Clash Between Western and Asian-Pacific Discourse

            The ‘sinking islands’ paradigm can be described as both a material and discursive occurrence (Farbotko & Lazrus, 2012). For instance, when discussing global solutions for this paradigm the term ‘climate refugee’ is  continuously repeated. This discourse involves a wide range of actors (e.g. climate change experts, journalists, research institutions, governments, non-governmental organizations) that make strong assertions in regards to the ‘victims’ of this paradigm (Bravo, 2009). One example of such a (Western) narrative is the idea that Asian-Pacific Islanders ‘‘are weak, passive victims with little internal resilience to fight for much more than relocation’’ and that they ‘‘thus ought to be given protection and options to legally resettle elsewhere’’ (McNamara & Gibson, 2009, p. 479). The aim of such narratives is to attract attention to the urgentness of this issue, but it simultaneously creates representational and material marginalization (Bravo, 2009). After all, this narrative perpetuates a discourse in which the inaction of Western states in regards to reduction of CO2 emission is omitted (McNamara & Gibson, 2009). This can have pernicious consequences for an emancipatory approach to this paradigm (Bettini, 2013). Hence, it’s important to realize that the framing of these narratives impact the representations of those termed ‘climate refugees’. In this sense, these narratives and climate change refugee discourse are performative, meaning that the ways in which one talks and writes about those termed ‘climate refugees’ subsequently influences the current and future meaning, understanding and legitimization of the term ‘climate refugees’ (Crate & Nuttall, 2009).

            Nevertheless, one can notice that one aspect is strongly neglected in these dominant narratives, namely the experiences of those who are directly affected by the ‘sinking islands’ paradigm and their views on the idea of climate change mobility (Farbotko & Lazrus, 2012). For instance, McNamara and Gibson (2009) found that the narratives perpetuated in the media and the solutions visualized by U.N. Asian-Pacific ambassadors14 contrasted each other. While states such as Australia and the U.S. focused on the aspect of legal resettlement of Pacific Islanders elsewhere, the Asian-Pacific ambassadors were in favour of a strong, global approach to climate change mitigation efforts so that Asian-Pacific Islanders would not have to leave their own states (McNamara & Gibson, 2009). Attention should be drawn to two specific sentiments that were shared among all ambassadors. Firstly, the idea of other states to perceive migration as opposed to mitigation as a strategy to use for the ‘sinking islands’ paradigm signals a defeatist and irresponsible approach to the issue. The ambassadors did not consider migration an acceptable solution but were of the opinion that states which heavily contribute to carbon emission change must undertake action to severely limit the impacts of climate change (McNamara & Gibson, 2009). Secondly, the categorization of ‘climate refugees’ was not well-received since such categorization takes away the acknowledgement of sovereignty of the Asian-Pacific Islands and it harms the identity of the Asian-Pacific Islanders (McNamara & Gibson, 2009).
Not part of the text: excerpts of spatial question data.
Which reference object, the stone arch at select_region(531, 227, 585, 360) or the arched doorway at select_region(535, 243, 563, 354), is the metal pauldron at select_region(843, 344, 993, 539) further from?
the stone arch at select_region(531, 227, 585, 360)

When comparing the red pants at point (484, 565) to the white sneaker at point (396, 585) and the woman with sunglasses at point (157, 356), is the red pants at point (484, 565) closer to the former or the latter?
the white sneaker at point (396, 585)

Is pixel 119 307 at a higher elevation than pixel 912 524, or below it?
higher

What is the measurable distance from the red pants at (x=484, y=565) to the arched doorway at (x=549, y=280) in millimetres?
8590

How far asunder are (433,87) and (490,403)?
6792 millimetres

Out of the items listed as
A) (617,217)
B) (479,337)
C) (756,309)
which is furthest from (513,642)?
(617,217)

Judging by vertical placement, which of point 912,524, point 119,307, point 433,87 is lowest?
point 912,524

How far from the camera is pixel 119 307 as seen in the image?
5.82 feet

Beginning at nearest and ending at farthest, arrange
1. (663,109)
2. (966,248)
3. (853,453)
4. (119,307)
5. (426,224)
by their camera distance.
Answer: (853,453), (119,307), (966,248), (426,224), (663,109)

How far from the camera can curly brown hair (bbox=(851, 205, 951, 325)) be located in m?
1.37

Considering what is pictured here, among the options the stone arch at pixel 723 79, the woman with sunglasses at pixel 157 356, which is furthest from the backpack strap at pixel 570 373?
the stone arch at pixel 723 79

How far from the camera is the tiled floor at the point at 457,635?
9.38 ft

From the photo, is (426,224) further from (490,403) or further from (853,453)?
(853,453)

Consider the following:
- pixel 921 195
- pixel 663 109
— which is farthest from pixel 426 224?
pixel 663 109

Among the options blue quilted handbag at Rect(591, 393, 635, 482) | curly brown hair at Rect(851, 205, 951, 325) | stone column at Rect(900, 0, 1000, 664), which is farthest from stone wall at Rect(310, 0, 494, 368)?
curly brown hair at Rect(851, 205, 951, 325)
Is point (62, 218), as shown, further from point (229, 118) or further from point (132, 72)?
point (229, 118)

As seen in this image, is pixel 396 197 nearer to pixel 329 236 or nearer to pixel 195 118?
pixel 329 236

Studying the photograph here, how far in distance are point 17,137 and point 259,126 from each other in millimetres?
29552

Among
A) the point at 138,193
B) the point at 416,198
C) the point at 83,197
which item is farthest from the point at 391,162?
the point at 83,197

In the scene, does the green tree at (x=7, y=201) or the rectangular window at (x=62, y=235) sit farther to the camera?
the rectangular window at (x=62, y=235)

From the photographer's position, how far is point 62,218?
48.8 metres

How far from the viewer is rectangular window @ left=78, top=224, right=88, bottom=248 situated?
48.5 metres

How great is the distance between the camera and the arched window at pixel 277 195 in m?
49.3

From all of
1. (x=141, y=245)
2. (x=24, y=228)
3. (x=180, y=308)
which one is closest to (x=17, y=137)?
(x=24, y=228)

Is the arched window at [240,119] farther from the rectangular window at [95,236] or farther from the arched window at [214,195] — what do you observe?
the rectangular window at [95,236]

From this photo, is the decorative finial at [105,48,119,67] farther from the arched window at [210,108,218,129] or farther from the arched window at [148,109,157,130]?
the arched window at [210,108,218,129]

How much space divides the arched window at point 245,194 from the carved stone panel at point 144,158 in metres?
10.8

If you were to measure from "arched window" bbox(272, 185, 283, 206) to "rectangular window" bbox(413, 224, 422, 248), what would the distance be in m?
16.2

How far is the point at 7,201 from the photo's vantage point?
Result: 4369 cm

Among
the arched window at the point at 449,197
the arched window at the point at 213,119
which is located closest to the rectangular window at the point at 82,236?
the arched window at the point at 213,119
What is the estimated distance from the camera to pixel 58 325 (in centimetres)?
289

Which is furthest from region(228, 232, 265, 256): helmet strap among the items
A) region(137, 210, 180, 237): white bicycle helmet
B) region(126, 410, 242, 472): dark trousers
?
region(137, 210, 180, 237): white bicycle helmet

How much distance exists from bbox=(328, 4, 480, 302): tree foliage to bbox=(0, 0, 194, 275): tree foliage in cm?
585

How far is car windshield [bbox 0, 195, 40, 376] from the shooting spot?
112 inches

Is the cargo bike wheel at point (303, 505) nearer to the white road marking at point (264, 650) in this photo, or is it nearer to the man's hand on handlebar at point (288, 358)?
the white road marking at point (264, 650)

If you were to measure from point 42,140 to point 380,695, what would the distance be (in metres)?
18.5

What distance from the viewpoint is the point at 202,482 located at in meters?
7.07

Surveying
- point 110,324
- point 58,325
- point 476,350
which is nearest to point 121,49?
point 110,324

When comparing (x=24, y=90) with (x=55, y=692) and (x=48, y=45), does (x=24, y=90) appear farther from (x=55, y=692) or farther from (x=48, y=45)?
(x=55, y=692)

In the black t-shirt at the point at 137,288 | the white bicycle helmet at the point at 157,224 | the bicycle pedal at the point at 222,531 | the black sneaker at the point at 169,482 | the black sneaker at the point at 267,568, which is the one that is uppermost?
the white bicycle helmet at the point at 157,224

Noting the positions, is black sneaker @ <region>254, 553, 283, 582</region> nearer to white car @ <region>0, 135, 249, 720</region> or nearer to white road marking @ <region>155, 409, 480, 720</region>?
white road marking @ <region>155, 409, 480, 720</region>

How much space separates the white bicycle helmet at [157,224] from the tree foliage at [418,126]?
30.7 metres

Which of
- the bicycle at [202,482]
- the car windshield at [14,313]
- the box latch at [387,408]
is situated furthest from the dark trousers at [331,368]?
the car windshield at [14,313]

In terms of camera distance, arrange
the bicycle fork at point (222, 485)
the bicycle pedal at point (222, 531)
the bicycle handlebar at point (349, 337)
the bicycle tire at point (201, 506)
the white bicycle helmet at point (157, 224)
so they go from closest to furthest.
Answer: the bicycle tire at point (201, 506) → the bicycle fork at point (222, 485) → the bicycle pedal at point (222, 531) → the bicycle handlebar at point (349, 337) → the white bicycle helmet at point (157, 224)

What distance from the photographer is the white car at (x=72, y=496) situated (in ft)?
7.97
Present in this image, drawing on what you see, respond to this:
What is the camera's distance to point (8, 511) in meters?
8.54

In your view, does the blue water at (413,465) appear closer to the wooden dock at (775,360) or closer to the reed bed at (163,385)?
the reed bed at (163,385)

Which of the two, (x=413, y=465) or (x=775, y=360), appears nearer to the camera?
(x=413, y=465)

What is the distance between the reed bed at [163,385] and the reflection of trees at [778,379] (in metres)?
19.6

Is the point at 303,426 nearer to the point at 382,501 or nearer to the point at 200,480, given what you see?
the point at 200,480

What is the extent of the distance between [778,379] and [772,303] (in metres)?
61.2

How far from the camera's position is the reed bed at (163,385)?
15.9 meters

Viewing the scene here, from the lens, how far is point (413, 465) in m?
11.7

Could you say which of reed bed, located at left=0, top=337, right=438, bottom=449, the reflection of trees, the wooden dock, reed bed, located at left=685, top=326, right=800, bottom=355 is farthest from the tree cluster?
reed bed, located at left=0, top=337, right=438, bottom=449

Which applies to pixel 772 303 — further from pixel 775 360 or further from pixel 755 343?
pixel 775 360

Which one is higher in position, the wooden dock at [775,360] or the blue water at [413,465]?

14 Interviews were held with ambassadors from the following states: Federated States of Micronesia, Marshall Islands, Nauru, Papua New Guinea, Samoa, Tonga and Tuvalu.

            Since the Asian-Pacific Islands are each dealing with different stages of climate change (e.g. different levels of seawater intrusion, degrading coastal soil fertility, changing rainfall patterns, depleting coastal fisheries), Islands are also undertaking different climate change mitigation measures (McNamara & Gibson, 2009). For instance, the Solomon Islands are considered to be Asian-Pacific Islands that are the most susceptible to increasing sea levels (Van der Ploeg et al., 2020). As a result, one resilience measure taken by Islanders of these islands is internal migration in the form of relocation to higher ground or the main-island in Malaita. On the other hand, there are Asian-Pacific Islands that are more focusing on implementing resilience measures that strengthen, for instance, the protection of coastal communities in case national disasters (e.g. tropical cyclones) strike (Daly et al., 2010). One example of an island that is incorporating such an approach is Samoa. Aside from building sea walls, Samoa is focused on using natural resources such as offshore sand as a means to mitigate the impacts of, for example, a cyclone (Daly et al., 2010).